Wouldn't work without also instituting rent control. The moment landlords get wind that people are getting money from a UBI the rents will double. So many parts of our system are so beyond broken that it's like playing whack-a-mole with all of the worst elements in society.

[–] neuracnu@lemmy.blahaj.zone 14 points 4 days ago

Exactly. It’s a proven that will only show up at scale, and these little randomized studies will never demonstrate it.

[–] xyzzy@lemmy.today 11 points 4 days ago* (last edited 4 days ago)

Democrats don't seem to understand this and just want to throw money at our systemic problems. I'm in favor of some form of wealth redistribution in the form of UBI, but so much of our system can only be fixed by controlling costs, and that needs to come first. Rent is one, health care another.

Japan has private insurance, but all procedures have a standard, fixed cost associated with them. As a result, their costs are low because the system has no room for middlemen and the enormous waste and economic inefficiency they create.

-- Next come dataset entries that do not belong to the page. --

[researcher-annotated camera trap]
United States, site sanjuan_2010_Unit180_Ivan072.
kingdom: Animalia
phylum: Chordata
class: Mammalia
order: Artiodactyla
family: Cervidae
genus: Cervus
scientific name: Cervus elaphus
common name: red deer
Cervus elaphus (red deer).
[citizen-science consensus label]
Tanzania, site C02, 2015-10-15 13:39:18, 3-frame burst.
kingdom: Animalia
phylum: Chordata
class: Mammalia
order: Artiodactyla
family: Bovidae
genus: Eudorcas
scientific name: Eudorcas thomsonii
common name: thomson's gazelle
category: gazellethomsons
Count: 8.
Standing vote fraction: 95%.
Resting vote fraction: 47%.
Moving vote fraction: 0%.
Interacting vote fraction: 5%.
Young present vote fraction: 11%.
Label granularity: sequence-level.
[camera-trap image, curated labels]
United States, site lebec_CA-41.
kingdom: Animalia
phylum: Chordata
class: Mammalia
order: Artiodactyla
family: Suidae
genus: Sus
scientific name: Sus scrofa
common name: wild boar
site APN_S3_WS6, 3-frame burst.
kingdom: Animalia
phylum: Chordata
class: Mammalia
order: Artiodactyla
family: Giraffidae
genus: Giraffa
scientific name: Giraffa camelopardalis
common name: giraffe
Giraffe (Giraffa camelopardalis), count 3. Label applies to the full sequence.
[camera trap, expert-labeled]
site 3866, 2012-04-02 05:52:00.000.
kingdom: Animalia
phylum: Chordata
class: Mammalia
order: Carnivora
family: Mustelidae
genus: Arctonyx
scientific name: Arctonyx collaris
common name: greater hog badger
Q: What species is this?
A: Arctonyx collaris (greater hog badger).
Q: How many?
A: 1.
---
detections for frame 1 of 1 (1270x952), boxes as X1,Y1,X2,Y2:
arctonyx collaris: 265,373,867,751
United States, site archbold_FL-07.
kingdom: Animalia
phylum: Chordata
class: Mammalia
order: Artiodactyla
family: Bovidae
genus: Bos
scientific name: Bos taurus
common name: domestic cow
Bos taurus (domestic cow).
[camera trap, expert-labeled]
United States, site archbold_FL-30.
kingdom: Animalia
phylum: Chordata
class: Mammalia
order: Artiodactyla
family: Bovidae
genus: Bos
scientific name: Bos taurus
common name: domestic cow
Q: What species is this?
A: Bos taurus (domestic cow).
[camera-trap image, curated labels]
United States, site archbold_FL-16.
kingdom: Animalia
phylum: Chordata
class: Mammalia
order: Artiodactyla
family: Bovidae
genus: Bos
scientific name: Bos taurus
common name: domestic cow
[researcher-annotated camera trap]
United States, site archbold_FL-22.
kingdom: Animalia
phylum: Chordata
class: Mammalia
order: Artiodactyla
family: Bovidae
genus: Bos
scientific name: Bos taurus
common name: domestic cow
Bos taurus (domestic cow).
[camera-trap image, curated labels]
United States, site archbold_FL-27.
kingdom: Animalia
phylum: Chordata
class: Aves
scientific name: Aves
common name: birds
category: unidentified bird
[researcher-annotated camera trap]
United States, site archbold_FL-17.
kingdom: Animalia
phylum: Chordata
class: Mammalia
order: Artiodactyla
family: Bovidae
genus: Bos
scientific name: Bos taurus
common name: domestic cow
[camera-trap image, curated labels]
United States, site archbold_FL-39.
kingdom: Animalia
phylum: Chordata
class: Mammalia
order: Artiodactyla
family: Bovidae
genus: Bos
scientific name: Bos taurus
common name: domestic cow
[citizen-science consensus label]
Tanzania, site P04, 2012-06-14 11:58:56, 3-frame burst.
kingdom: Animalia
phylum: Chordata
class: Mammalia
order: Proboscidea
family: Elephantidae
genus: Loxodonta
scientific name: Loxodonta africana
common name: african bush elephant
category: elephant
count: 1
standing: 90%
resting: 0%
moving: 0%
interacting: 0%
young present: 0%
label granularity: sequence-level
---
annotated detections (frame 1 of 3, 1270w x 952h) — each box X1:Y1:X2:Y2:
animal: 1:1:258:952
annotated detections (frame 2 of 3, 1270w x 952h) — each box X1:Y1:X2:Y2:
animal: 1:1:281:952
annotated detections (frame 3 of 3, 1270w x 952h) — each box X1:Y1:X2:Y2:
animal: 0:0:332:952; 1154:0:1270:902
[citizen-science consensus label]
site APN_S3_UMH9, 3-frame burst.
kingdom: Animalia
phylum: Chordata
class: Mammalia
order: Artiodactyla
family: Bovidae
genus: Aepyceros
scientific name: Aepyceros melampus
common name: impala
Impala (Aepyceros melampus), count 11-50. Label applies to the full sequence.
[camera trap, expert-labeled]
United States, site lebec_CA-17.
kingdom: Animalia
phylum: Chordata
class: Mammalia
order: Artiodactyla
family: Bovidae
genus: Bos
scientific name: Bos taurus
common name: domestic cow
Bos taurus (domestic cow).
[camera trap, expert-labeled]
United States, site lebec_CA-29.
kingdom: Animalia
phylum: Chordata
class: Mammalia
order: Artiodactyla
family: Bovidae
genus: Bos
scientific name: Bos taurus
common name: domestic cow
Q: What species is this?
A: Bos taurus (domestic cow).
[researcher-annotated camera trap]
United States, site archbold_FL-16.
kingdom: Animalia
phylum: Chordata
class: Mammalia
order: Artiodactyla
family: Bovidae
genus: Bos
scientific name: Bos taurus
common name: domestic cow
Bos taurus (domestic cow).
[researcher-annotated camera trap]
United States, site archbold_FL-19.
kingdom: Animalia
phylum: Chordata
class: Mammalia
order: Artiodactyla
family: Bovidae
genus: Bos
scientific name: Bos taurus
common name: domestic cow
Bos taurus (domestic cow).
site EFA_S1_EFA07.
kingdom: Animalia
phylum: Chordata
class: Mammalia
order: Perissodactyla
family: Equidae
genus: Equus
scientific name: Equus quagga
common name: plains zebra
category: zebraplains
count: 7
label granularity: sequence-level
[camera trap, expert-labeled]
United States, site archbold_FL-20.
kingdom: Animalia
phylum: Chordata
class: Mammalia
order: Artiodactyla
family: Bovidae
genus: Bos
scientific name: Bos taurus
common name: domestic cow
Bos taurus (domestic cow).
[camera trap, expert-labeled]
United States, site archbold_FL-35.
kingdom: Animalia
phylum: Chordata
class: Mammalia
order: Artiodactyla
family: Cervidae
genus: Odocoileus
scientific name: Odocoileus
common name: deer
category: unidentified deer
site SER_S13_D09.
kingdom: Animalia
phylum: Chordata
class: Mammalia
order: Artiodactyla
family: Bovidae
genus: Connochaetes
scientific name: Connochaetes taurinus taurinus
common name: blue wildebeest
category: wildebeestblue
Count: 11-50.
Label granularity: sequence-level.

Democrats have (mostly) united to force the issue with the ACA subsidies. But they want to continue making enormous payments to prop up a broken system that is structurally incapable of controlling costs. The shutdown fight may be the right move in the short term, provided when people go to enroll they experience sticker shock and learn that Republicans are striving to double their premiums), but it can't be the long-term solution.

If you pay everyone, it will just be slurped up by the rent-seekers and middlemen our system is built around.

[–] explodicle@sh.itjust.works 1 points 3 days ago

Supply and demand are not perfectly elastic. A portion of the UBI will go into both landlord and tenant surplus, and we can tax the landlord surplus.